RIO DE JANEIRO -Nada a ver com o romance homônimo de Faulkner. Deu-se que recebi notícias de um outro Absalão que sempre julgara inexistente, que frequentou o meu imaginário através das histórias -essas sim, irreais, inventadas por meu pai.
Foi o filho do Absalão que me procurou. Ao telefone, apresentou-se como tal: filho do Absalão. E esperou que eu o reconhecesse. O que não foi difícil. Devem existir alguns Absalões pelo mundo mas, no que me toca e concerne, há somente um e bastante.
Geralmente, era ao final dos domingos. O pai aproveitava a família reunida e começava a contar suas façanhas de menino de São Cristóvão, apanhador de balões e profanador do cemitério anexo, que fica no Caju. Tinha um sócio nessas aventuras, justo esse Absalão cujo filho estava ao telefone.
Eu nunca acreditei nessas aventuras, muito menos nesse Absalão. Os dois -segundo o pai- formavam uma dupla que provavelmente ele chupou de Mark Twain.
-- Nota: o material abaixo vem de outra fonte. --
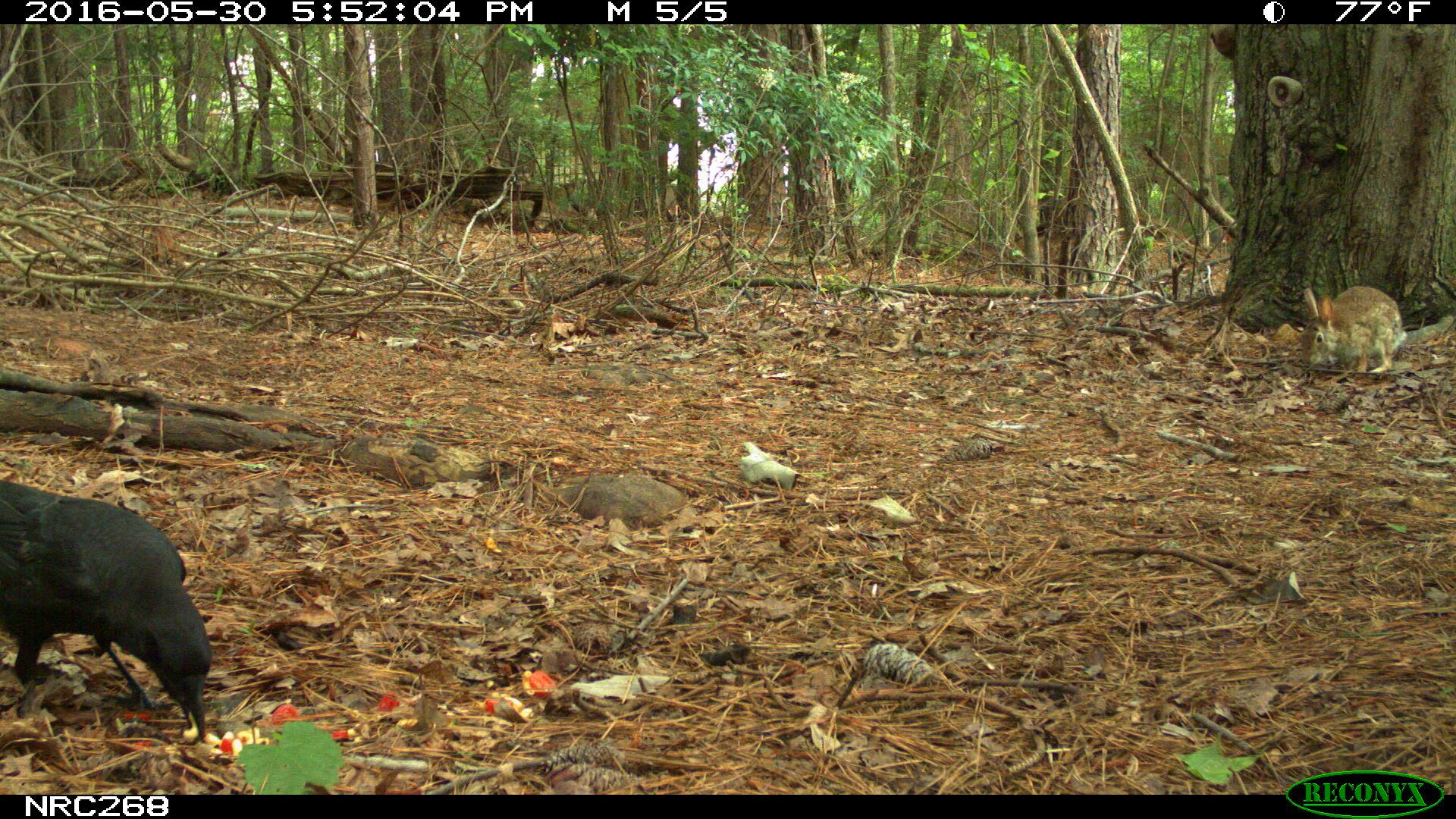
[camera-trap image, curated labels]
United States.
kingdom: Animalia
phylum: Chordata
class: Aves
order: Passeriformes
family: Corvidae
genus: Corvus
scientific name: Corvus brachyrhynchos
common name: american crow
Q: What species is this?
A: American Crow (Corvus brachyrhynchos).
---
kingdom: Animalia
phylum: Chordata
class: Mammalia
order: Lagomorpha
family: Leporidae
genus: Sylvilagus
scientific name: Sylvilagus floridanus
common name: eastern cottontail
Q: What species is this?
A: Eastern Cottontail (Sylvilagus floridanus).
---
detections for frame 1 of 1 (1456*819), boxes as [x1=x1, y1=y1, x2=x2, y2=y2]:
American Crow: [x1=0, y1=491, x2=242, y2=722]
Eastern Cottontail: [x1=1293, y1=281, x2=1415, y2=383]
Foi fácil descobrir que ele se julgava um Tom Sawyer e que precisava de um Huckleberry Finn para servir de escada. Esse Huck era o Absalão.
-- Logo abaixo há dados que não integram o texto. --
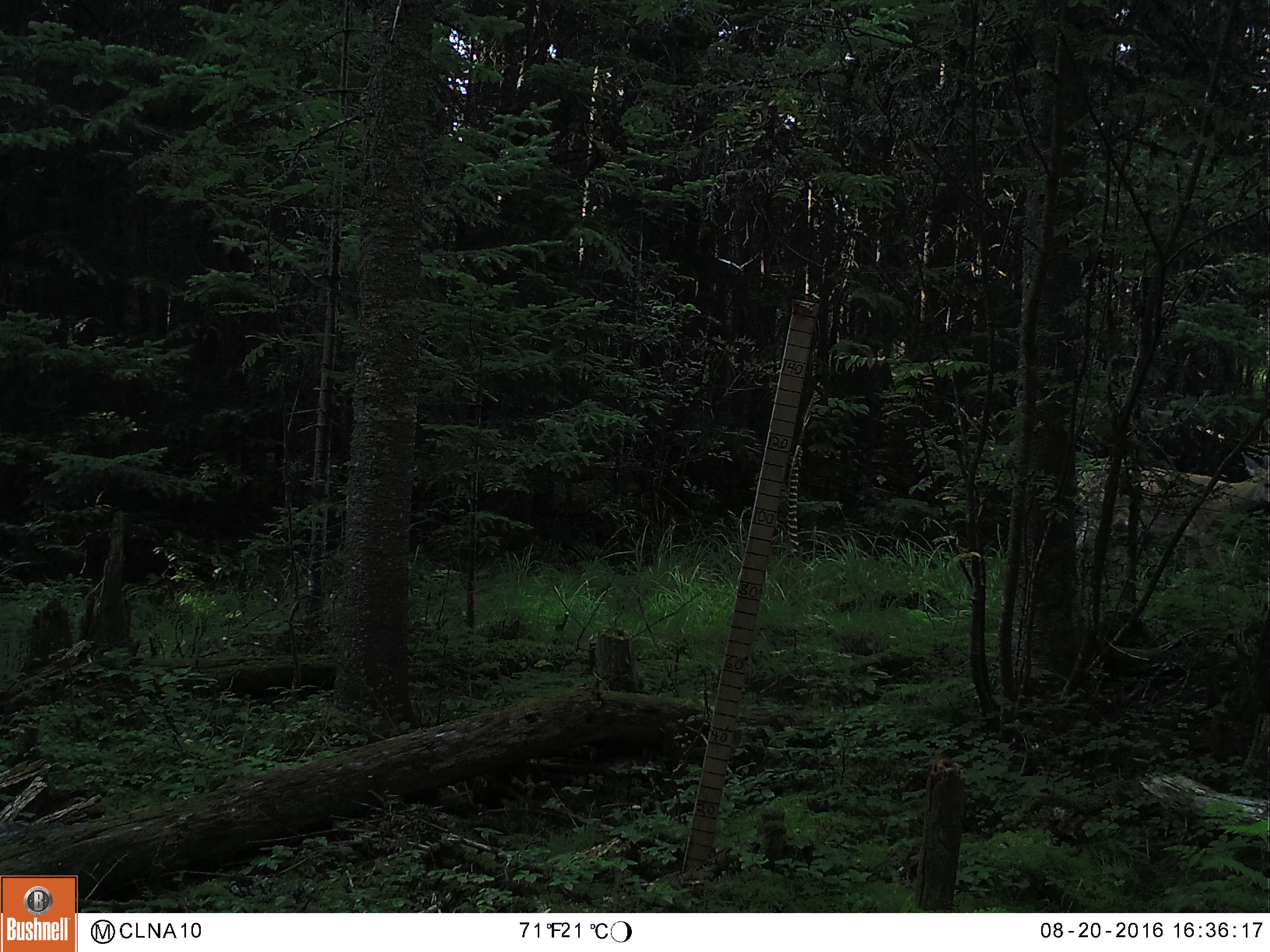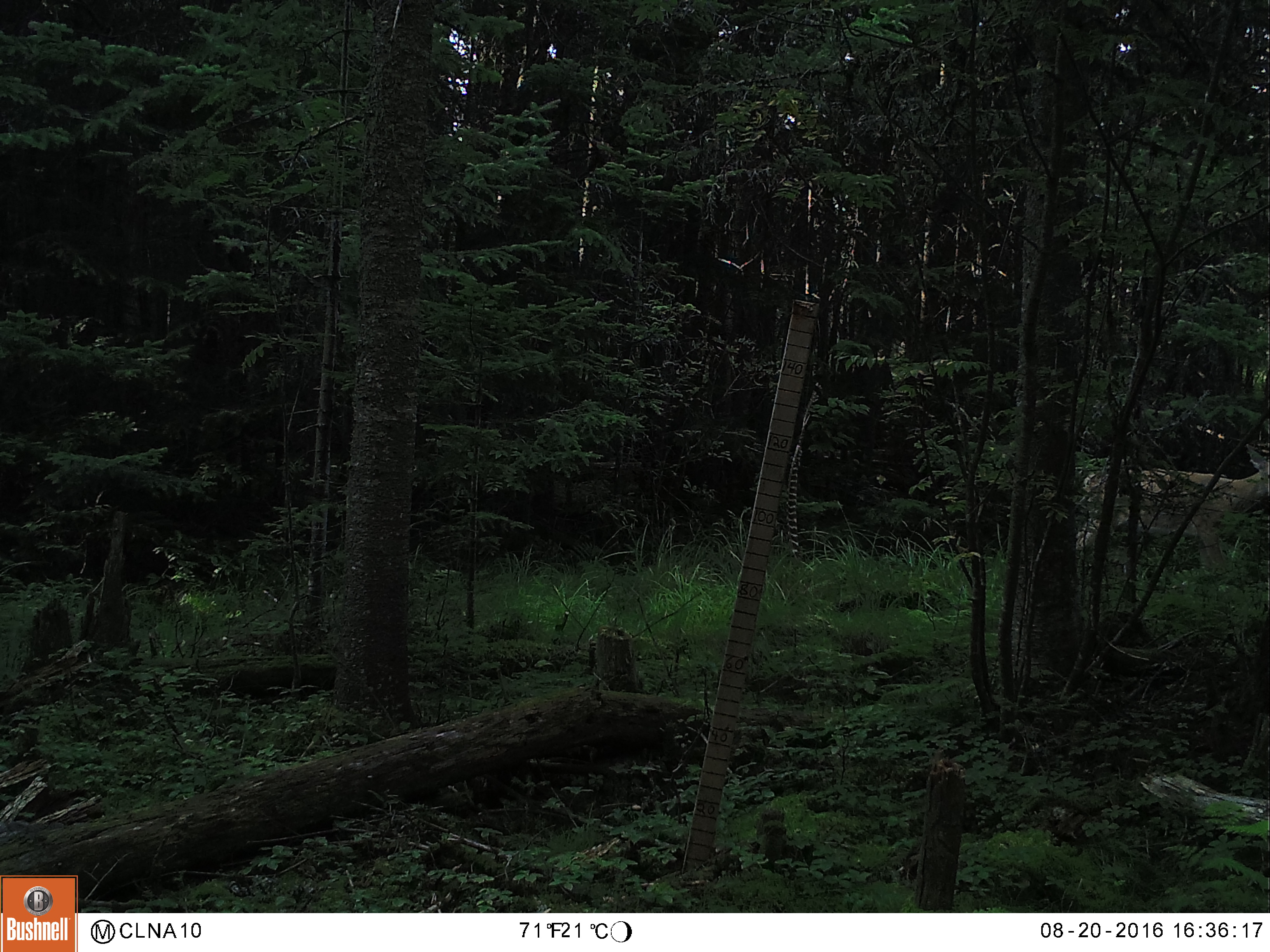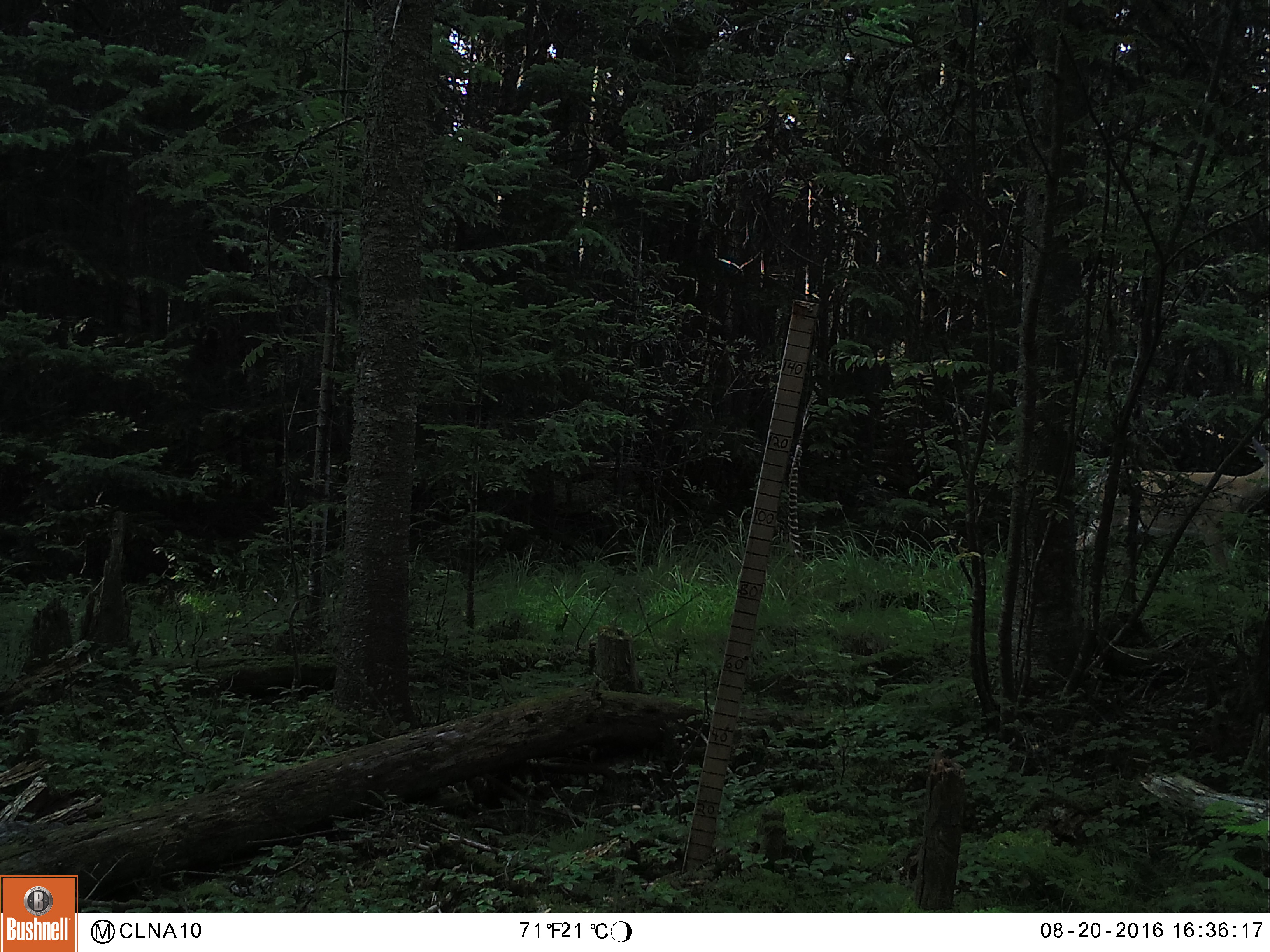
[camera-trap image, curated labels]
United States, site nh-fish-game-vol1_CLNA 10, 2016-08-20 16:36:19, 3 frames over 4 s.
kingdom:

O seu rio Mississippi era o próprio cemitério onde tudo de fantástico acontecia. Ao lado, ficava a praia do Caju, onde os dois iam morrendo afogados num dia de procela braba, haviam roubado mangas durante o enterro de um deputado, fugiram para o mar, tomaram uma canoa que estava dando sopa, caiu o temporal, foram parar no Leblon -essa aventura equivaleria, no universo de Mark Twain, a fazer a sua dupla de heróis tomar um barco no Mississippi e ir parar no Tietê. Evidente que ele não seria tão alucinado. Mas o pai era.
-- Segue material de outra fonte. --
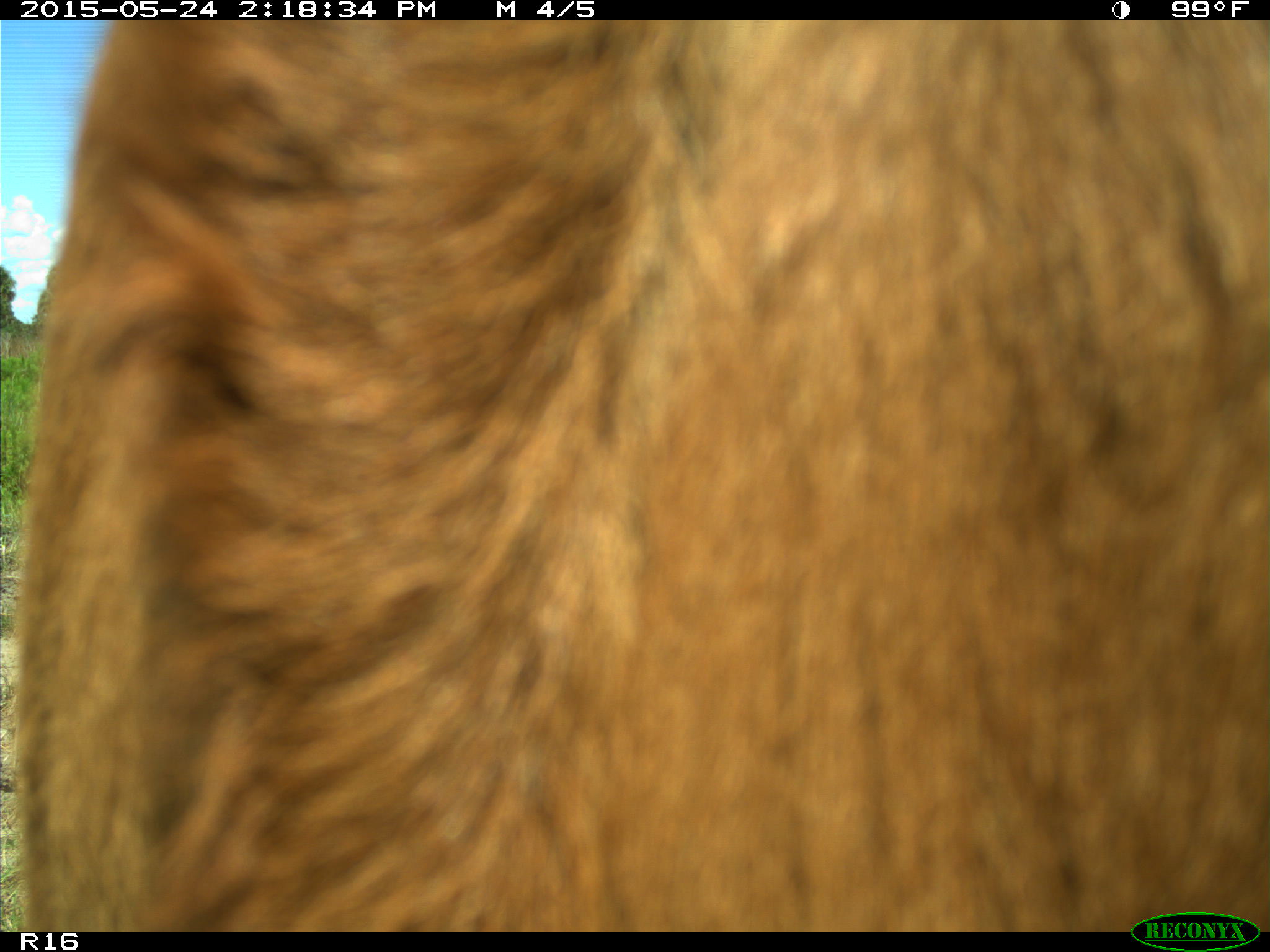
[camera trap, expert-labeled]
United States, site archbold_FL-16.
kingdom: Animalia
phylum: Chordata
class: Mammalia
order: Artiodactyla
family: Bovidae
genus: Bos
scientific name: Bos taurus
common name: domestic cow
Por essas e outras, já que eu não podia duvidar da existência do pai, achava que esse Absalão não podia existir. Mas o filho dele estava ao telefone, igualmente incrédulo, não acreditando que o pai tivesse existido, donde: que eu também não existisse.
Desconcertados, trocamos banalidades, ficamos de nos encontrar um dia desses. Mas ao desligar o telefone, caí em depressão. Se as histórias do pai começam a se confirmar, quem vai perder irreparavelmente o pé no mundo e a confiança na vida sou eu mesmo.